Background: There is an independent association between white blood cell (WBC) and coronary heart disease (CHD) risk. However, the relationship between WBC and Framingham Risk Score (FRS) remains unclear. Methods: This is a cross-sectional study on a consecutive sample of 520 white asymptomatic men (mean age 46 ± 7 years) without CHD. The study population was divided into WBC quartiles (×10⁹ cells/L): 1^st quartile: 3.1-5.3 (n = 139), 2^nd quartile: 5.4-6.1 (n = 129), 3^rd quartile: 6.2-7.1 (n = 131), 4^th quartile: ≥7.2 (n = 121), and into tertiles according to the 10-year FRS: 1^st tertile (low risk <5%, n = 180, 35%), 2^nd tertile (intermediate risk 5-12%, n = 210, 40%), 3^rd tertile (high risk: ≥13%, n = 130, 25%).
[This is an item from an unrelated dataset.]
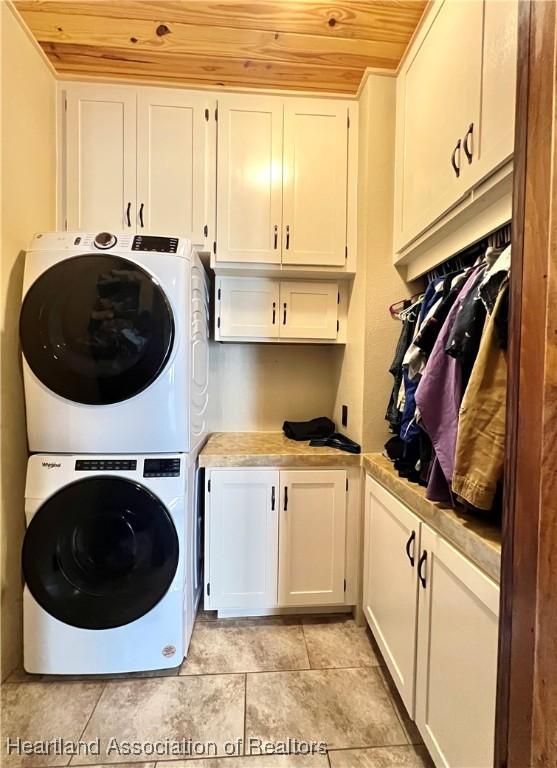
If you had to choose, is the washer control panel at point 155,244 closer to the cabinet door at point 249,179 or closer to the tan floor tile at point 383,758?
the cabinet door at point 249,179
Results: WBC correlated only weakly with FRS (r = 0.18, p = 0.001). Among individual components of FRS, WBC correlated minimally with smoking (r = 0.12, p = 0.003), systolic blood pressure (r = 0.07, p = 0.1), and high-density lipoprotein cholesterol (r = -0.06, p = 0.1). However, no correlation was observed with age (p = 0.3) and total cholesterol (p = 0.5). Nearly one third (31%) of men in the low-risk (FRS <5%) had WBC count in the 1^st quartile compared to 20% of those classified as high risk (FRS ≥13%). The prevalence of WBC in the 4^th quartile increased across FRS tertiles (18, 22, 32%) (p = 0.09). Conclusions: WBC correlates weakly with FRS or its individual components. Since WBC count is strongly related to CHD, WBC may reflect different components of cardiovascular risk, which might not be captured by traditional cardiovascular risk factors used in calculating FRS. Inflammatory biomarkers afford adjunctive value to FRS and may be used to improve CHD risk stratification.